Нагота | страница 57




19. Рассмотреть наготу во всей её теологической многогранности и в то же время выйти за её черту попытался Вальтер Беньямин. В конце эссе об «Избирательном сродстве»[113], говоря о персонаже по имени Оттилия (в ней Беньямин видел образ женщины, которую он на тот момент любил, а именно Юлы Кон), он размышляет о взаимосвязи между облачением и облачённым, между видимостью и сутью красоты. В красоте облачение и облачённое, оболочка и сам предмет обладают безусловной связью, и связь эту Беньямин называет «тайной» (Geheimnis). Красив тот объект, для коего необходим покров. Беньямину была известна теологическая глубина этой мысли, неразрывно связывающей облачение и облачённое, и это очевидно из того, что он ссылается на «древнейшую идею», согласно которой сокрытое изменяется через раскрытие, коль скоро оно может быть «тождественным самому себе» лишь под оболочкой. Поэтому красоту, по сути своей, невозможно раскрыть: «Раскрывшись, красивый объект остался бы бесконечно невидимым <…>. Таким образом, перед лицом красоты идея совлечения покрова превращается в идею нераскрываемости <…>. Поскольку красота – это единственное, что может быть по сути своей чем-то облачающим и вместе с тем облачённым, то божественная основа красоты заключается в тайне. Видимостью же в ней является, собственно, вот что: не поверхностная оболочка вещи как таковой, а та, что скрывает вещи от нас. Порой этот покров божественно обусловлен, точно так же, как божественно предопределён тот факт, что сто́ит только не вовремя сорвать сей покров, как тут же исчезает то Невидимое, в коем откровение рассеивает тайны»[114].

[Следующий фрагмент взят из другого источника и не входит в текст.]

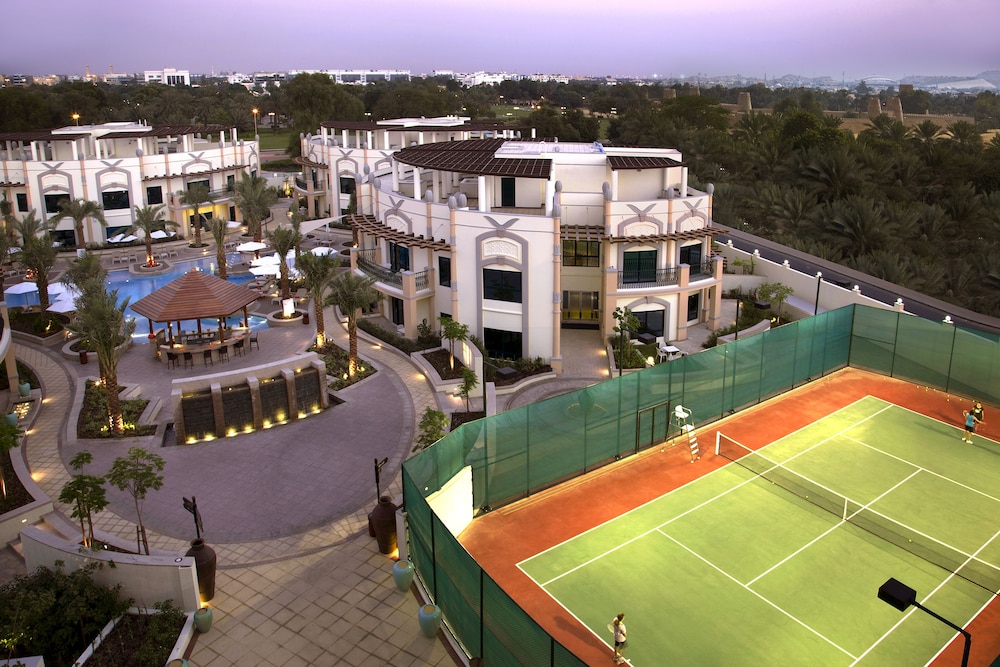sport facilities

Как ни странно, эта закономерность, неразрывно связывающая облачение и облачённое в красоте, гораздо менее действенна в отношении человека и его наготы. По мнению Беньямина, красота – вследствие той целостности, которую образуют в ней облачение и облачённое – может иметь место как сущность только там, где нет двойственности наготы и одежды, а именно в искусстве и в явлениях естественной природы. «Напротив, чем более явно выражена эта двойственность, достигающая кульминации в человеческом существе, тем более очевидным становится тот факт, что в непокрытой наготе основополагающая красота постепенно исчезает, и нагое человеческое тело достигает некоего уровня бытия, превышающего красоту как таковую, а именно – возвышенности; оно приходит к творению, превосходящему любой плод человеческого труда – творению создателя».